Extracted data entries
=== Section Start ===
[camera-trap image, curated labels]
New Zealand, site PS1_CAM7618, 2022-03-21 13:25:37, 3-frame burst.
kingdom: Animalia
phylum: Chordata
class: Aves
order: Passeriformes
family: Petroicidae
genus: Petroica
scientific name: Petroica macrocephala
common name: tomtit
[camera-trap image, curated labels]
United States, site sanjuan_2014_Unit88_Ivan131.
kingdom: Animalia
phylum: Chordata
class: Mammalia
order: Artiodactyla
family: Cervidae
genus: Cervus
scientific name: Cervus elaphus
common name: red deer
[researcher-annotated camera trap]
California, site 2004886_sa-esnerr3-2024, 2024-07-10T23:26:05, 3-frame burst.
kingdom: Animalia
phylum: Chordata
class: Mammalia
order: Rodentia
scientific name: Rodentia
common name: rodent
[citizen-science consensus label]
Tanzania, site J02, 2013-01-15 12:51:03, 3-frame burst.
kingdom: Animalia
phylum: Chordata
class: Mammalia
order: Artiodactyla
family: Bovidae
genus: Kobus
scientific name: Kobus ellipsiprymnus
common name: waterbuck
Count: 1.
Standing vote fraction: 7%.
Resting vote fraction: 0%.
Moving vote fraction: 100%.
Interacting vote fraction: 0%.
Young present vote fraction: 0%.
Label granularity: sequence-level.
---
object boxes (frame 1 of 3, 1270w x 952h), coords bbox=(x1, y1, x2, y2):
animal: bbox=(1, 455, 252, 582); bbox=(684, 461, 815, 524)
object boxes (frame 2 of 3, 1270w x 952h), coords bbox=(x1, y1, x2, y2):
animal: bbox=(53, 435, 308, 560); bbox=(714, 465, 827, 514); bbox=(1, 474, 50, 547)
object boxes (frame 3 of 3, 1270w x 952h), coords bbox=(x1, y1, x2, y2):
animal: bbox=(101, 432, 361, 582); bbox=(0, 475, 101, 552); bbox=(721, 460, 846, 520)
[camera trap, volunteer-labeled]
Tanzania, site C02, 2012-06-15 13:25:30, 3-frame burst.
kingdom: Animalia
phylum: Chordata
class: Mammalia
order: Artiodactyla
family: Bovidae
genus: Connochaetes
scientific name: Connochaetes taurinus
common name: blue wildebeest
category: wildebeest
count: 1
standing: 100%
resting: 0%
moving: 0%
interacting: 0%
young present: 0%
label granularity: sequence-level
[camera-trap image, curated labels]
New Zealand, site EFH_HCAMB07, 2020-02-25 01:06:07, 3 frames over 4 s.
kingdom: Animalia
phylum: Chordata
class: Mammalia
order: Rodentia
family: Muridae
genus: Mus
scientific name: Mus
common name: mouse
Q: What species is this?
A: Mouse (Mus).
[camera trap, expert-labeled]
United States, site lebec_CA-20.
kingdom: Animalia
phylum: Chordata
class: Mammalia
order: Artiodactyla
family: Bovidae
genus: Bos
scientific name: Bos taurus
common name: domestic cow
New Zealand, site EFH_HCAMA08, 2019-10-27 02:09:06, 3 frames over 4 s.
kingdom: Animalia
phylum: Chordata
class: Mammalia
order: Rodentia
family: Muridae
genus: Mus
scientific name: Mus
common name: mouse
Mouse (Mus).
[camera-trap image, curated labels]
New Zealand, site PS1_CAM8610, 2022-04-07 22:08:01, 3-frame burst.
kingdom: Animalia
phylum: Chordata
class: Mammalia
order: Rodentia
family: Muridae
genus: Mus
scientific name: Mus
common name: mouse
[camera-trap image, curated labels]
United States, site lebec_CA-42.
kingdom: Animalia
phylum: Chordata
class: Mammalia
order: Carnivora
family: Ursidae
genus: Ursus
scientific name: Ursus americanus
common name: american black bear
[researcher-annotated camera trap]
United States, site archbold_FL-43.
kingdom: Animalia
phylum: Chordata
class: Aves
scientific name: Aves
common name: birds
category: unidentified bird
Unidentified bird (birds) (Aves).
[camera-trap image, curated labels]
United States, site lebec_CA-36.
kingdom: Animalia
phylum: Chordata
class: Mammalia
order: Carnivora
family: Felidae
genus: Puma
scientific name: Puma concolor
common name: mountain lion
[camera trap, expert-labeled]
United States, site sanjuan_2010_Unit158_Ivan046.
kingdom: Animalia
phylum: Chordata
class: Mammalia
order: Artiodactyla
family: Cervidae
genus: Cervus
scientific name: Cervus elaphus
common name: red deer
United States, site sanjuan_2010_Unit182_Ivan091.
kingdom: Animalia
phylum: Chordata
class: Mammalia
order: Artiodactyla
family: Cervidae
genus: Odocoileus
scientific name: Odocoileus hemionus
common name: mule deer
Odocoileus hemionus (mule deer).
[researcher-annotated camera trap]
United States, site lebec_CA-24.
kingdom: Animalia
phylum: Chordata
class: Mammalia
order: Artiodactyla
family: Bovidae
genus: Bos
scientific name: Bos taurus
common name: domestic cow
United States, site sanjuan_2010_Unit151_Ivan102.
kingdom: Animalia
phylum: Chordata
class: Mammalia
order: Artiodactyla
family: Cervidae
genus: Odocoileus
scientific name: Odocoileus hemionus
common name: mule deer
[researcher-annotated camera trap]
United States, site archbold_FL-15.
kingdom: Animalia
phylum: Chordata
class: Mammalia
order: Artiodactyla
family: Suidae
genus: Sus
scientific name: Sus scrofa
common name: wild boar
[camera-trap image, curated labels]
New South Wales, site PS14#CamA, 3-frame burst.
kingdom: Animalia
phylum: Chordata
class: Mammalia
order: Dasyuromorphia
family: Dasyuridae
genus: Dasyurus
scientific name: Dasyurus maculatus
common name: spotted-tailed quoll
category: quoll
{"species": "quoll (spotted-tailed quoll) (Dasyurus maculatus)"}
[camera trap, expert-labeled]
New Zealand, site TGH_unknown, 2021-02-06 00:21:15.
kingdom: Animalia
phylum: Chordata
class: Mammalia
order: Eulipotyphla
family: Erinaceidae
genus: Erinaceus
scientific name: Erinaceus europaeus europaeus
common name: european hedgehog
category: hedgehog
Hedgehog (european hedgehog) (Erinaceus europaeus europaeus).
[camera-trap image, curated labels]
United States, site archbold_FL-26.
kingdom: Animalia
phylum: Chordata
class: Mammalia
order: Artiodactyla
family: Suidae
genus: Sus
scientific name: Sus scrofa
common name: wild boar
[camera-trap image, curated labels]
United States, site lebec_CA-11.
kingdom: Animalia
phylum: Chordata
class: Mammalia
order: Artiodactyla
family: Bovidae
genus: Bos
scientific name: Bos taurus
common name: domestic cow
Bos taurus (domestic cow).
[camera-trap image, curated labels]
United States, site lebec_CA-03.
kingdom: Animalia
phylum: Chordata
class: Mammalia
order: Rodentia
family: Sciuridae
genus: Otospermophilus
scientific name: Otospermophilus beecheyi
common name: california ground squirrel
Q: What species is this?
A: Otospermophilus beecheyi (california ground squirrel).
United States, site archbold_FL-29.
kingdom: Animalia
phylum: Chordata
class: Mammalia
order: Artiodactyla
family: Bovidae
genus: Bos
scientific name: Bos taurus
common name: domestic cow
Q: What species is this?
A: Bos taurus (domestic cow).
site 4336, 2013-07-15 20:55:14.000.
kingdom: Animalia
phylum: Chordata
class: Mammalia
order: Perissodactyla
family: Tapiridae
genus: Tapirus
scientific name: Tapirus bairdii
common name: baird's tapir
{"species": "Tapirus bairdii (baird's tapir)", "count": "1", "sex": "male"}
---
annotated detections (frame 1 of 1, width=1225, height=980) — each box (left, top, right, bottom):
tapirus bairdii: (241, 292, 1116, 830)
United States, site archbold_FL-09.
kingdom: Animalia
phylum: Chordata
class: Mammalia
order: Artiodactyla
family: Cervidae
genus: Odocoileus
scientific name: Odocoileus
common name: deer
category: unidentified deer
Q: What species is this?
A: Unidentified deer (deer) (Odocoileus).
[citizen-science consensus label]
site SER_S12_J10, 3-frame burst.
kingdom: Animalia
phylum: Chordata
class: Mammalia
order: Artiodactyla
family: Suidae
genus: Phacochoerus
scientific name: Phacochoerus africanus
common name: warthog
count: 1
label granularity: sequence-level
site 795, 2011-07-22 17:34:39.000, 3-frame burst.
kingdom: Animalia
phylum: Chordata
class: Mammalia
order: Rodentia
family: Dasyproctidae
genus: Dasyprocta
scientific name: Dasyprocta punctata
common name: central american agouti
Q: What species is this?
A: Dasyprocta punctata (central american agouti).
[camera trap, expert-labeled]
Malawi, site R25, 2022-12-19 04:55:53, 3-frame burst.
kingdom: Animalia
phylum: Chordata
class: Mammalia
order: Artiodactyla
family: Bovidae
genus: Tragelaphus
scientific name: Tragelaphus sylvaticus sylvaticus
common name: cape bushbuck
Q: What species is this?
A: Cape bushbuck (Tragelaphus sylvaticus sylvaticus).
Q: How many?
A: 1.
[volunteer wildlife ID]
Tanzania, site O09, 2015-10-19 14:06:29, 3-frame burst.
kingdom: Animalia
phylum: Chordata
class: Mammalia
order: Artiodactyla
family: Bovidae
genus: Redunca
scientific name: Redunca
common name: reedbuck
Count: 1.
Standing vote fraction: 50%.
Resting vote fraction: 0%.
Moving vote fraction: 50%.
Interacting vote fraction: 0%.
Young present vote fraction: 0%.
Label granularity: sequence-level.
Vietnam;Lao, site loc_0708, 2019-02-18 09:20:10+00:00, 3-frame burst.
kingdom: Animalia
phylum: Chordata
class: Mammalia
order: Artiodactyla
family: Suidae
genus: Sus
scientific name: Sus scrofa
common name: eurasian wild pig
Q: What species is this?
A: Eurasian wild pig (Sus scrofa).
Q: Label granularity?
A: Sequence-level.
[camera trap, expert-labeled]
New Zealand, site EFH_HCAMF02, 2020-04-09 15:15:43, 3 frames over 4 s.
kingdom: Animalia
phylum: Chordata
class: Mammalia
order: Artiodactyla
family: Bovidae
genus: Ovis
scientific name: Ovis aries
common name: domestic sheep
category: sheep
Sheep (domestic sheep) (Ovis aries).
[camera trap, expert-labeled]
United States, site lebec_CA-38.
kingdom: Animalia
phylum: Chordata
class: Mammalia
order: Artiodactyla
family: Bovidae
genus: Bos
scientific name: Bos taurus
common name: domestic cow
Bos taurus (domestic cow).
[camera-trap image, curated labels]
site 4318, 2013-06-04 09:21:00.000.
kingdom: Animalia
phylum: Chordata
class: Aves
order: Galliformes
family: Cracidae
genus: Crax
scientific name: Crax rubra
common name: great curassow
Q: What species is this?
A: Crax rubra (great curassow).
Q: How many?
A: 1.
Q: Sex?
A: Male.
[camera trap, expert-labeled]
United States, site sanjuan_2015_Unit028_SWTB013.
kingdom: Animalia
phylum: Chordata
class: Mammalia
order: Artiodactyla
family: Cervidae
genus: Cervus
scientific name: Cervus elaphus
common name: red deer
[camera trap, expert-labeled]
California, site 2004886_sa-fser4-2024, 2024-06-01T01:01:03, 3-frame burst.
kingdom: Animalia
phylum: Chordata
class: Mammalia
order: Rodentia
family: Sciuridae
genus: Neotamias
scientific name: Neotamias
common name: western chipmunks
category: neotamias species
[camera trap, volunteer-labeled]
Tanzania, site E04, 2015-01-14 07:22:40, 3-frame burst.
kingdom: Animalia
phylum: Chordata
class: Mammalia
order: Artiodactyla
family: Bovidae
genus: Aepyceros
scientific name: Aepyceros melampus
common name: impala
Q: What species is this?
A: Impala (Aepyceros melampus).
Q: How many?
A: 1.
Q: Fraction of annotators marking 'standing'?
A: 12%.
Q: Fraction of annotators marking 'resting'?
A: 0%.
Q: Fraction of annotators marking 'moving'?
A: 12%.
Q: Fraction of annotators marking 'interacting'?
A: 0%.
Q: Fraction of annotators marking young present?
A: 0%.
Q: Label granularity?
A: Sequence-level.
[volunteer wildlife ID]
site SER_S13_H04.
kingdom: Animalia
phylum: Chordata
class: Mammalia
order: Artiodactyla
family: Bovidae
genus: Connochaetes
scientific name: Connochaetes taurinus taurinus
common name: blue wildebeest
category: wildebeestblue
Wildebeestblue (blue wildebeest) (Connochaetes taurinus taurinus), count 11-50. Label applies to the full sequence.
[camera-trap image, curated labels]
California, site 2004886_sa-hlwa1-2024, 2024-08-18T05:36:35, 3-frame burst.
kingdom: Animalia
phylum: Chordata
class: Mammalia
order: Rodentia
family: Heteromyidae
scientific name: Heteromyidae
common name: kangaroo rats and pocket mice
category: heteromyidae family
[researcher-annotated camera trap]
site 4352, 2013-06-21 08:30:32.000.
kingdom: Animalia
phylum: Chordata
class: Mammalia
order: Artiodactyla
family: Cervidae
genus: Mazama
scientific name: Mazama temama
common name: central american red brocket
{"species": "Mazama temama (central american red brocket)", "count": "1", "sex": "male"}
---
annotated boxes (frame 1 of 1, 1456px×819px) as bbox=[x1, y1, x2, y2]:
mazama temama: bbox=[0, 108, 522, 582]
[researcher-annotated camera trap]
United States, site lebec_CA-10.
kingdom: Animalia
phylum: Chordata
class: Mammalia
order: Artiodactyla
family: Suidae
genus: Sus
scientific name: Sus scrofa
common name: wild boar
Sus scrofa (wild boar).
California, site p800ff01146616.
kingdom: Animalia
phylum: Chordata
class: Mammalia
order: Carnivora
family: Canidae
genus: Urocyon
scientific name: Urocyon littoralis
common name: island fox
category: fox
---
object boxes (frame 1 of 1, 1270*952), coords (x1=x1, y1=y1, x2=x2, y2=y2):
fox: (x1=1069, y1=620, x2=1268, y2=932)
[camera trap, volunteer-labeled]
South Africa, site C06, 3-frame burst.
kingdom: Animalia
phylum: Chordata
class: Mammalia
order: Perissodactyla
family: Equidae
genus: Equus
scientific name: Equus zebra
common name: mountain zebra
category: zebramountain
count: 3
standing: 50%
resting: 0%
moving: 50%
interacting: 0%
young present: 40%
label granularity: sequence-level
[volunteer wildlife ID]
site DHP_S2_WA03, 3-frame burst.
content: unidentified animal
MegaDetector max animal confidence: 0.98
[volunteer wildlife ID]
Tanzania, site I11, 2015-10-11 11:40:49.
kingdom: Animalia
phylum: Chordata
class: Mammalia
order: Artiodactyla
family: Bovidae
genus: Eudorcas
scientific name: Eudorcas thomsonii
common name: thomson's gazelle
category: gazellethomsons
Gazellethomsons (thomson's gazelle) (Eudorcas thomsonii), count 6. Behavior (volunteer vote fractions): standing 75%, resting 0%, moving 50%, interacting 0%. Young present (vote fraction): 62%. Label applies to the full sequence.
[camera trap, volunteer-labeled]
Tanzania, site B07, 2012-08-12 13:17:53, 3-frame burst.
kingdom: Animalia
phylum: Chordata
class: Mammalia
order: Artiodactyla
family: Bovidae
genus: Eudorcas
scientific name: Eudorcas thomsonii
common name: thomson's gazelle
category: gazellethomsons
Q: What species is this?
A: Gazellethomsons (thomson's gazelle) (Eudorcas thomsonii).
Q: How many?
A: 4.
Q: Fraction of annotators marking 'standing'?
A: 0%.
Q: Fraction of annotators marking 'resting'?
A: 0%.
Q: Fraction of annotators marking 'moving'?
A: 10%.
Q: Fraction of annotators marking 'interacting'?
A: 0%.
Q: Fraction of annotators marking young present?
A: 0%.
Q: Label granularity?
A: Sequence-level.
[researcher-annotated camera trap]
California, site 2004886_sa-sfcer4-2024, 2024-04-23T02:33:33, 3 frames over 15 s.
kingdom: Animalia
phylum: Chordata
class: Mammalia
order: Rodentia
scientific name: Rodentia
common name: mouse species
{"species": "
=== Section End ===
▶ _WHAT TO DO_
Transcribe, exactly as written, all lines of the entries above from the first to the one containing "Standing vote fraction: 7%.", and no more.

▶ _ANSWER SECTION_
[camera-trap image, curated labels]
New Zealand, site PS1_CAM7618, 2022-03-21 13:25:37, 3-frame burst.
kingdom: Animalia
phylum: Chordata
class: Aves
order: Passeriformes
family: Petroicidae
genus: Petroica
scientific name: Petroica macrocephala
common name: tomtit
[camera-trap image, curated labels]
United States, site sanjuan_2014_Unit88_Ivan131.
kingdom: Animalia
phylum: Chordata
class: Mammalia
order: Artiodactyla
family: Cervidae
genus: Cervus
scientific name: Cervus elaphus
common name: red deer
[researcher-annotated camera trap]
California, site 2004886_sa-esnerr3-2024, 2024-07-10T23:26:05, 3-frame burst.
kingdom: Animalia
phylum: Chordata
class: Mammalia
order: Rodentia
scientific name: Rodentia
common name: rodent
[citizen-science consensus label]
Tanzania, site J02, 2013-01-15 12:51:03, 3-frame burst.
kingdom: Animalia
phylum: Chordata
class: Mammalia
order: Artiodactyla
family: Bovidae
genus: Kobus
scientific name: Kobus ellipsiprymnus
common name: waterbuck
Count: 1.
Standing vote fraction: 7%.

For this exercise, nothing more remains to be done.